Directions for this task
Please set down all of the records below word for word, leaving out the pictures.
++++ Supplied records ++++
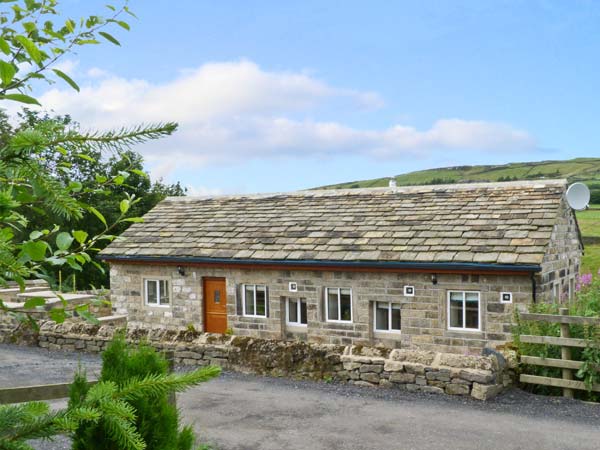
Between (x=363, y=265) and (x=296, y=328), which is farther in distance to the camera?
(x=296, y=328)

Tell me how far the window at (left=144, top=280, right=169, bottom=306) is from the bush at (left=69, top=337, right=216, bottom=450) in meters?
14.8

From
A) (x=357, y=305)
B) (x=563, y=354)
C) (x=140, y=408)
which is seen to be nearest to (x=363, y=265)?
(x=357, y=305)

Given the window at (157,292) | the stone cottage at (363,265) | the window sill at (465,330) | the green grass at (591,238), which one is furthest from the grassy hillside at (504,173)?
the window sill at (465,330)

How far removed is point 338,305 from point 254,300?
106 inches

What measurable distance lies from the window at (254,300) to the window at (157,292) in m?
2.95

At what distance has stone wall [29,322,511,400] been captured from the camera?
1101 centimetres

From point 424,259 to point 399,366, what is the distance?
425 centimetres

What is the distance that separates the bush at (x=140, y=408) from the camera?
4445 mm

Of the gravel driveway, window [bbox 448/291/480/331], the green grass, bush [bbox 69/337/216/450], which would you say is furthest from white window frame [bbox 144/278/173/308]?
the green grass

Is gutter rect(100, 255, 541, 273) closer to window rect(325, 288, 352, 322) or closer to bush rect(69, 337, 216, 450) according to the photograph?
window rect(325, 288, 352, 322)

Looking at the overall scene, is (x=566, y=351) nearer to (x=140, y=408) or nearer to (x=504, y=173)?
(x=140, y=408)

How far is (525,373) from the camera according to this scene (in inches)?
459

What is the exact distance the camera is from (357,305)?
16.3 m

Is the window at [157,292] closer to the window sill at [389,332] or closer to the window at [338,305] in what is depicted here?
the window at [338,305]
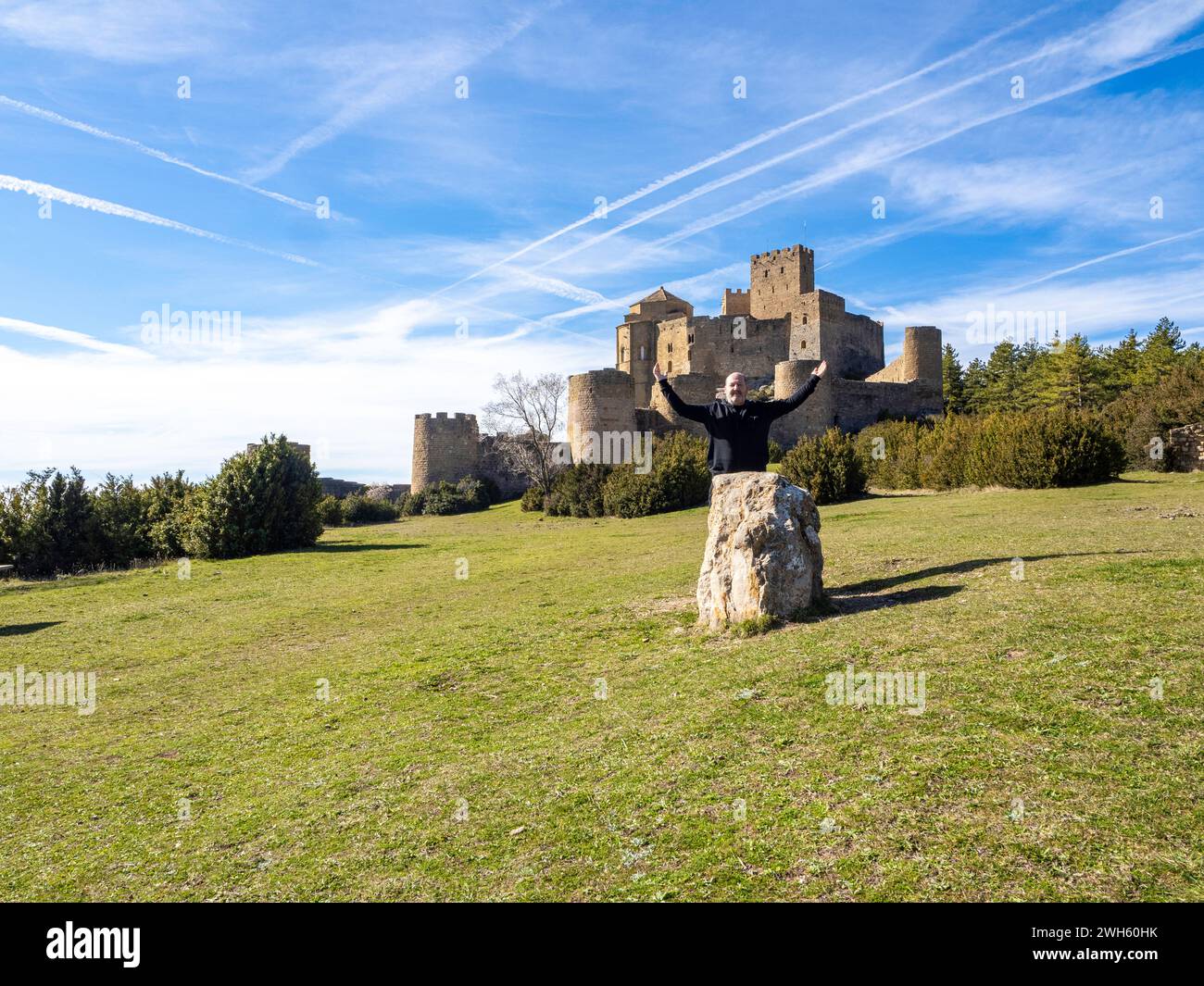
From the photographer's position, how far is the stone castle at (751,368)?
139 feet

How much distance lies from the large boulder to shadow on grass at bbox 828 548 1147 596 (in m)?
1.13

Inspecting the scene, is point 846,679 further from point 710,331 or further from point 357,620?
point 710,331

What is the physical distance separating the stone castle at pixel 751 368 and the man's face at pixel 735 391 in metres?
30.0

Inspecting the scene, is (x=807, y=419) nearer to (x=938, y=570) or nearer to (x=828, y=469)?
(x=828, y=469)

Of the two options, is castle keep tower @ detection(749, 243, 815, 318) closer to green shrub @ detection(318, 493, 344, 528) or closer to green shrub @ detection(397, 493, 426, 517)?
green shrub @ detection(397, 493, 426, 517)

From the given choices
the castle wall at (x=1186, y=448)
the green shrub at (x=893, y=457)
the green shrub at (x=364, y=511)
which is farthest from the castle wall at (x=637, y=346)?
++++
In response
Between (x=363, y=265) and (x=296, y=328), which is farther in distance to the camera?
(x=296, y=328)

Tell me how far the window at (left=144, top=280, right=169, bottom=306) is from the bush at (left=69, top=337, right=216, bottom=450) in meters?
14.8

From
A) (x=357, y=305)
B) (x=563, y=354)
C) (x=140, y=408)
which is seen to be nearest to (x=363, y=265)?
(x=357, y=305)

Given the window at (157,292) | the stone cottage at (363,265) | the window sill at (465,330) | the green grass at (591,238), which one is furthest from the grassy hillside at (504,173)?
the window sill at (465,330)

How far removed is point 338,305 from point 254,300?
106 inches

What measurable distance lies from the window at (254,300) to the window at (157,292) in m?
2.95

At what distance has stone wall [29,322,511,400] been captured from the camera?
1101 centimetres

From point 424,259 to point 399,366, what is the distance?
425 centimetres

What is the distance that separates the bush at (x=140, y=408) from the camera?
4445 mm

Of the gravel driveway, window [bbox 448/291/480/331], the green grass, bush [bbox 69/337/216/450], which would you say is furthest from white window frame [bbox 144/278/173/308]?
the green grass

Is gutter rect(100, 255, 541, 273) closer to window rect(325, 288, 352, 322) or closer to bush rect(69, 337, 216, 450) according to the photograph?
window rect(325, 288, 352, 322)

Looking at the overall scene, is (x=566, y=351) nearer to (x=140, y=408) or nearer to (x=504, y=173)?
(x=140, y=408)

How far is (525,373) from the camera according to this scene (in inches)?
459

What is the exact distance the camera is from (357,305)?
16.3 m

Is the window at [157,292] closer to the window sill at [389,332] or closer to the window at [338,305] in what is depicted here?
the window at [338,305]
From the photographer's position, how far is the stone castle at (751,368)?
139 feet

How much distance lies from the large boulder to shadow on grass at bbox 828 548 1147 596 (in m)?
1.13

Inspecting the scene, is point 846,679 further from point 710,331 or further from point 357,620?
point 710,331

What is the physical distance separating the stone castle at pixel 751 368 and the man's face at pixel 735 391 in metres?
30.0

Inspecting the scene, is (x=807, y=419) nearer to (x=938, y=570) or nearer to (x=828, y=469)?
(x=828, y=469)

Of the two options, is castle keep tower @ detection(749, 243, 815, 318) closer to green shrub @ detection(318, 493, 344, 528) or closer to green shrub @ detection(397, 493, 426, 517)?
green shrub @ detection(397, 493, 426, 517)

From the given choices
the castle wall at (x=1186, y=448)
the green shrub at (x=893, y=457)
the green shrub at (x=364, y=511)
which is farthest from the castle wall at (x=637, y=346)?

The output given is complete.